The ceremony was first broadcast March 19, 1953, on NBC. The Variety review the next day noted the “remarkable self-control” of audience members who didn’t wave at the camera. Host Bob Hope quoted Jack Warner’s description of a television as “the piece of furniture that stares back at you.” The audience was 34 million, according to Time magazine, and the telecast brought the show to viewers in ways that radio and newsreel clips could only hint at. The TV deal became crucial to AMPAS scheduling and its economy.
There was a tie
Katharine Hepburn and Barbra Streisand tied for lead actress for their 1968 films “The Lion in Winter” and “Funny Girl.” In Oscar history, there have been six ties, and this was the third; it drove home the fact that the voting tallies on Oscars can be very close. The late Hollywood publicist Julian Myers said he filled out his 1968 ballot and planned to hand-deliver it on the last day of voting. But he got stuck in traffic and missed the deadline. Myers winked, “I voted for one of those two women, and I will never tell anybody who. But if I had delivered the ballot on time, only one of them would have won.” The ties and Myers anecdote are reminders that every vote counts, an idea that boosts the adrenaline and the fear level of every awards strategist.

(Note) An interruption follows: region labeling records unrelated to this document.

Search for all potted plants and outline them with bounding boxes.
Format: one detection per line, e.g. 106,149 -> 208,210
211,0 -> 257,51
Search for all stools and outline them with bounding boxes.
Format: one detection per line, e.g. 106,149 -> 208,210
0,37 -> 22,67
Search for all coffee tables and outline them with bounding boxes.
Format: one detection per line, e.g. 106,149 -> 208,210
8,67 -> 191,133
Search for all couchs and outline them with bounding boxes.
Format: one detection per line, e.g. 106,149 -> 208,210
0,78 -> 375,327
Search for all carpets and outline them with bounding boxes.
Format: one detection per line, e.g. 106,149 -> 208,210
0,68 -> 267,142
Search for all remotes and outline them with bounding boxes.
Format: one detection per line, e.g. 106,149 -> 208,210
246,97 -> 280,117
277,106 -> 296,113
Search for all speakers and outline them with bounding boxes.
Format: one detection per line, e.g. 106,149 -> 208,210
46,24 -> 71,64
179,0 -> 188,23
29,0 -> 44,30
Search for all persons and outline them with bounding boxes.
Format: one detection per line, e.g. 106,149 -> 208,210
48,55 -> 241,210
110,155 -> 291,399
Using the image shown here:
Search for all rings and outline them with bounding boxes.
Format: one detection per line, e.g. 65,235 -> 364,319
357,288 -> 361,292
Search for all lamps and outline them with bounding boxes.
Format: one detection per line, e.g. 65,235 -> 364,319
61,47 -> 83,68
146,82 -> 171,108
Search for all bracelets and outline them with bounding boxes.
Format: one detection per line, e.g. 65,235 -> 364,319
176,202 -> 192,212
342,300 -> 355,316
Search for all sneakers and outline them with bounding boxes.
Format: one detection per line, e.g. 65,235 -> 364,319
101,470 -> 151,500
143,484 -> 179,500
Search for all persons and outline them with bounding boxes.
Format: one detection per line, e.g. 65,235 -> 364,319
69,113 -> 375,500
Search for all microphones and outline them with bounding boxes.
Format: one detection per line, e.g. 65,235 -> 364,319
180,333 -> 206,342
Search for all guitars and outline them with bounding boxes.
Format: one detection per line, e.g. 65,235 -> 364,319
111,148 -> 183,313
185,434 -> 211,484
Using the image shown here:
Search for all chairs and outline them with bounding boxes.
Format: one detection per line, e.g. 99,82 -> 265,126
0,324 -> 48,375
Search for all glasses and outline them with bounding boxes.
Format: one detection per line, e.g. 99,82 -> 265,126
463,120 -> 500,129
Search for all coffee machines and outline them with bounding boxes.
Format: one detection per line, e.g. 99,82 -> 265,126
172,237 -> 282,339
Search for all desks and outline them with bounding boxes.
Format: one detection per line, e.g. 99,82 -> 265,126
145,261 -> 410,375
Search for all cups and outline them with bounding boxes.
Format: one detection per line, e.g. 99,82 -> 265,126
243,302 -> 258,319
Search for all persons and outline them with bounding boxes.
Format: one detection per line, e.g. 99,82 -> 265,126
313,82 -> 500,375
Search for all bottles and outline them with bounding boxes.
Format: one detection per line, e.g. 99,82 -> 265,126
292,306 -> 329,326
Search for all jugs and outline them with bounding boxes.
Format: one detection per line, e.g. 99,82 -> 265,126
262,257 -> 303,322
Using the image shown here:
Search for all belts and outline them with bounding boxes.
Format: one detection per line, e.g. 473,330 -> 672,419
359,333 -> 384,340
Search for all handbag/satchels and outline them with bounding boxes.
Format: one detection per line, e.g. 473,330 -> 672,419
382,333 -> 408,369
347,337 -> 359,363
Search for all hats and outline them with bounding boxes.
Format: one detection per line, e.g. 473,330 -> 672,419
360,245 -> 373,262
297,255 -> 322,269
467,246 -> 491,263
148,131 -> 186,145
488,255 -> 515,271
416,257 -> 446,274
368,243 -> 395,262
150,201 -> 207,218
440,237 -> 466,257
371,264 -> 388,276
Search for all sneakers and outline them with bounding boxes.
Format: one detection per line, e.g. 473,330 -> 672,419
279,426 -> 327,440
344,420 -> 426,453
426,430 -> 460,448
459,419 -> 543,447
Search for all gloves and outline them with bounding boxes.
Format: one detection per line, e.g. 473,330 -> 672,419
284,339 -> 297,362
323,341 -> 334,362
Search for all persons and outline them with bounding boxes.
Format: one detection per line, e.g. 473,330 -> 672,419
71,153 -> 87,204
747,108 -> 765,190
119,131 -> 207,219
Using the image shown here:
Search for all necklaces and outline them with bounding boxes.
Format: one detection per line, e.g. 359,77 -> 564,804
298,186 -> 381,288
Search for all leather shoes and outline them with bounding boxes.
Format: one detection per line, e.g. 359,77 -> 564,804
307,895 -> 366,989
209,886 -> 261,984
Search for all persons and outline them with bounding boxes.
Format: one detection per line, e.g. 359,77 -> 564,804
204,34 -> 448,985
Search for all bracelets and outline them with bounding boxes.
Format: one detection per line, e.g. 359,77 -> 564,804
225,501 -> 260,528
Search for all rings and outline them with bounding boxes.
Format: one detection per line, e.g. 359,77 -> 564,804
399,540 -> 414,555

In 1984, the Supreme Court ruled that VCRs were acceptable for home use. The studios had fought them, saying home-taping was a violation of copyright. But studios eventually realized they could make money off the new invention. And around 1988, a few indies realized that screener cassettes were a cheaper and more effective way of getting their movies seen by voters. The major studios soon copied the indies, and the following year, voters were flooded with cassettes (and eventually DVDs). The unspoken irony is that film-industry workers now see most of the awards contenders without setting foot in a movie house.
A little reality check
Martin Scorsese’s “Shutter Island” was scheduled for November 2009, but Paramount announced the movie would be pushed to February 2010. Oscar pundits flooded the internet with speculation that the movie must be a clunker. But Par’s Brad Grey shrugged that the economic crisis had caused the studio to rethink its release schedule, and the new date worked better. It turned out to be a smart decision: The film was a popular and critical success, and earned nearly $300 million worldwide. It was a reminder to Oscar pundits that awards are not always the first consideration: The bottom line will always be the bottom line.